El golpe de Estado consumado en Ucrania el 22 de febrero de 2014 (con ayuda financiera, apoyo logístico, asesoramiento y amparo diplomático de la Unión Europea y de Estados Unidos) abrió una peligrosa crisis que ha desatado el desorden en el país y que amenaza con hundirlo en el caos y en la guerra civil. […]
El golpe de Estado consumado en Ucrania el 22 de febrero de 2014 (con ayuda financiera, apoyo logístico, asesoramiento y amparo diplomático de la Unión Europea y de Estados Unidos) abrió una peligrosa crisis que ha desatado el desorden en el país y que amenaza con hundirlo en el caos y en la guerra civil. Las disputas diplomáticas entre la Unión Europea, Estados Unidos y Rusia sobre la crisis, y el cruce de acusaciones mutuas, junto con la desinformación de la prensa internacional, han creado un espejo deformado donde Washington quiere ver reflejada la supuesta responsabilidad de Moscú. La histeria antirrusa atizada desde la Casa Blanca oculta la realidad, y la mentira y la manipulación más desvergonzada ocupan las páginas de los periódicos occidentales, los noticiarios televisivos y las ruedas de prensa de Obama y los responsables de la OTAN. Una de las más groseras fue la perpetrada por el presidente norteamericano, definiendo, en su rueda de prensa con Merkel del 2 de mayo, al gabinete golpista ucraniano como gobierno «debidamente electo».
Es conveniente recordar que todas las decisiones del gobierno golpista ucraniano surgen de la ilegalidad, y que las protestas posteriores al golpe de Estado nacen, precisamente, por el rechazo de buena parte de la población, especialmente en el sur y este, a un gobierno impuesto. Para empezar, los acuerdos firmados entre la oposición y el gobierno de Yanukóvich, el 21 de febrero, con la supervisión de ministros de Exteriores Europeos, se incumplieron al día siguiente. La retirada de la policía de las calles de Kiev (en cumplimiento de esos acuerdos) no llevó a la creación de un gobierno conjunto de transición como fue acordado sino a la ocupación de todos los organismos gubernamentales por las fuerzas de extrema derecha que se habían convertido en la voz de los manifestantes del Maidán. Después, todas las disposiciones constitucionales se incumplieron. El parlamento, bajo la atenta vigilancia (incluso en los escaños y pasillos) de los matones fascistas de Svoboda y Pravy Sektor, votó la destitución de Yanukóvich por 328 votos y ninguno en contra. Los golpistas llegaron a comprar a algunos diputados del Partido de las Regiones, amedrentados por la brutalidad fascista. De forma irregular se restableció la constitución de 2004. Pero no importaba la ilegalidad: Washington había dado la luz verde, y ya había decidido un gobierno presidido por Yakseniuk, en quien pensó que podría ofrecer un aspecto más «civilizado» que los matones del Maidán.

* _Completa lo siguiente_
1. Según el fragmento, ¿por qué eligió Washington un gobierno presidido por Yakseniuk? Responde en una o dos oraciones.
2. Enumera todas las formas de ayuda que, según el fragmento, dieron la Unión Europea y Estados Unidos al golpe de Estado del 22 de febrero de 2014.

Datos extraídos de una colección:
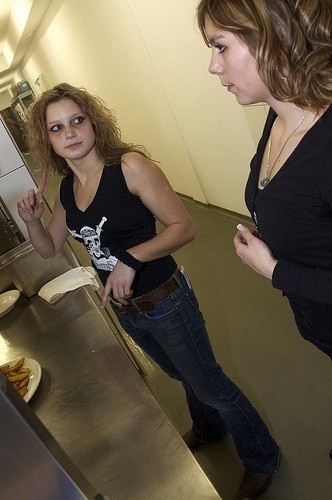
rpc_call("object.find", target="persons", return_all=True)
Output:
[196,0,332,359]
[16,83,285,500]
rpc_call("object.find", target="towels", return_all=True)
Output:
[38,266,99,304]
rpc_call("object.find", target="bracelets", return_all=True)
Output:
[114,248,144,272]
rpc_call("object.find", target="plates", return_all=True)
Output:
[0,290,20,318]
[0,357,42,403]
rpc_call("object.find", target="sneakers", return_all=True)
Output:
[181,429,228,452]
[237,451,281,500]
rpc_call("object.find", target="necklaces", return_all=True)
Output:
[260,107,310,188]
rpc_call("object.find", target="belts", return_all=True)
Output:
[107,266,184,314]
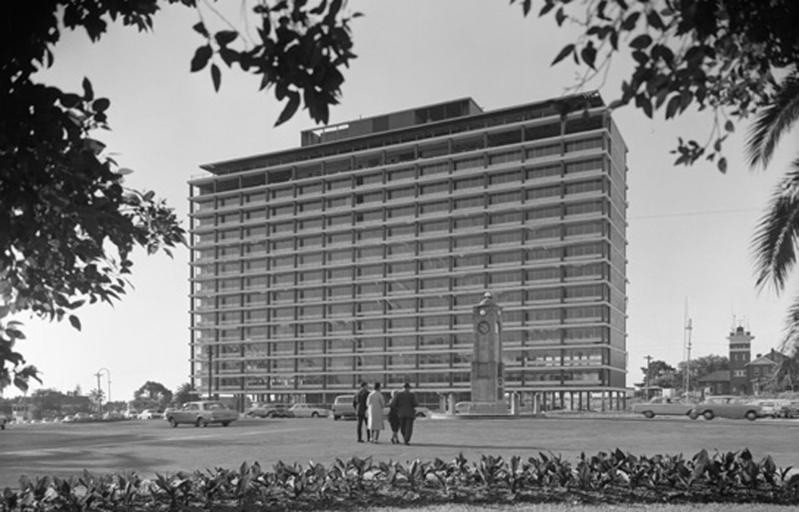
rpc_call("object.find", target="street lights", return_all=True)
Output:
[685,318,693,391]
[93,371,105,415]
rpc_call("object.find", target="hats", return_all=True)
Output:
[403,384,411,388]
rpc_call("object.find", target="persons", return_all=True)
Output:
[352,381,372,442]
[366,381,385,444]
[387,389,400,444]
[397,382,419,445]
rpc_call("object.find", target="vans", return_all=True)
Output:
[332,395,359,421]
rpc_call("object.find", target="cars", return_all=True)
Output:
[289,403,330,418]
[163,400,238,428]
[383,402,433,419]
[7,407,178,426]
[627,391,799,421]
[244,402,294,419]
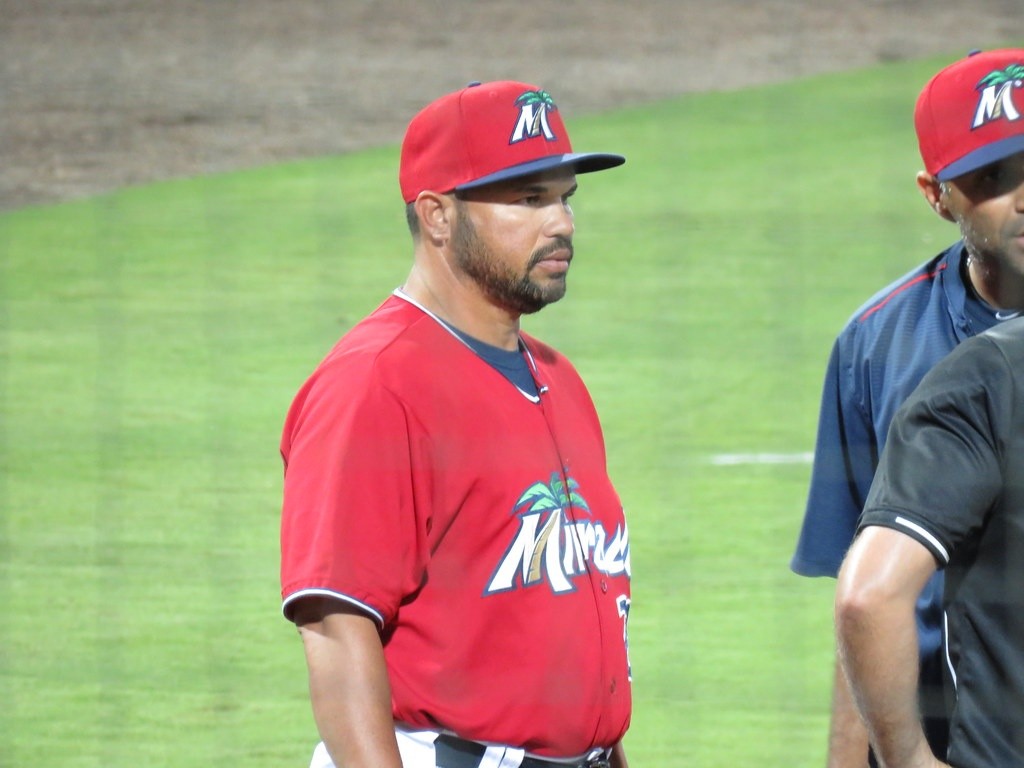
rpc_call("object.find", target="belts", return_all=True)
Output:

* _Resultados por tarea_
1. Porque pensó que Yakseniuk podría ofrecer un aspecto más «civilizado» que los matones del Maidán.

2.
- Ayuda financiera
- Apoyo logístico
- Asesoramiento
- Amparo diplomático